Permission to Enter as a Nonimmigrant
An individual who is inadmissible under section 212(a)(6)(C)(ii) may seek permission to enter the United States temporarily as a nonimmigrant under section 212(d)(3)(A). Under section 212(d)(3)(A)(i), an individual may seek a waiver in the course of applying for a visa at a consulate. Under section 212(d)(3)(A)(ii), the individual may, with appropriate documentation or a waiver, seek temporary admission as a nonimmigrant at a port-of-entry. The Attorney General will have discretion to “prescribe conditions, including extraction of bonds as may be necessary, to control and regulate the admission and return of inadmissible aliens applying for temporary admission.”

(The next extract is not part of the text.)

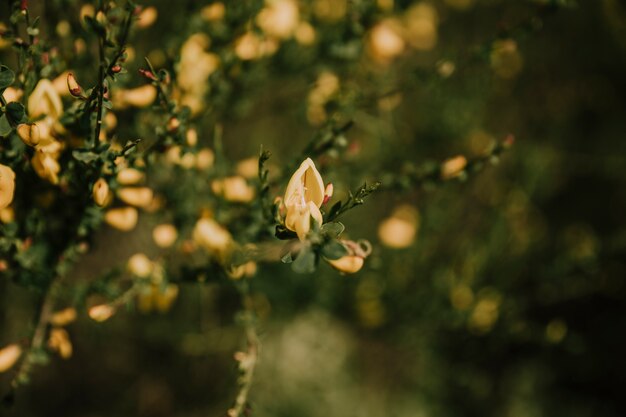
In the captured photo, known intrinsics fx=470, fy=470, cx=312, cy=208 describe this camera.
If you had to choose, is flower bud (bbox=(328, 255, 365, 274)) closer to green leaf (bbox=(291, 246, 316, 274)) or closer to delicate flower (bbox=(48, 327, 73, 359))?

In short, section 212(d)(3)(A) offers aliens who are inadmissible for making a false claim to U.S. citizenship a path to be admitted temporarily as nonimmigrants. However, it is important to remember that section 212(d)(3)(A) does not waive inadmissibility for seeking lawful permanent resident status or for any purpose other than seeking temporary admission as a nonimmigrant. Furthermore, the waiver is discretionary, and the Attorney General may prescribe conditions on the individual's admission in granting the temporary waiver.
Removal Context
Section 237(a)(3)(D) provides a corresponding deportability ground for making a false claim to U.S. citizenship. Please see our full article to learn more [see article]. In removal or deportation proceedings, an individual may seek defense from removal in the form of cancellation of removal [see category for articles]. Furthermore, falsely claiming U.S. citizenship is not a bar to statutory withholding of removal [see article] or relief under the Convention Against Torture [see article].
Conclusion
Inadmissibility for falsely claiming U.S. citizenship is one of the most severe inadmissibility grounds. In most cases, an individual who is inadmissible for a false claim to U.S. citizenship will be permanently barred from adjustment of status and most other immigration benefits. For this reason, individuals should always refrain from making what could in any way be construed as a false claim to U.S. citizenship, as defined in section 212(a)(6)(C)(ii). If an individual believes he or she may have made a false claim to U.S. citizenship or is charged with inadmissibility for such a claim, he or she should consult with an experienced immigration attorney immediately for guidance. An experienced immigration attorney may also be able to evaluate whether an alien who has been found inadmissible under section 212(a)(6)(C)(ii) would be able to procure a temporary nonimmigrant waiver.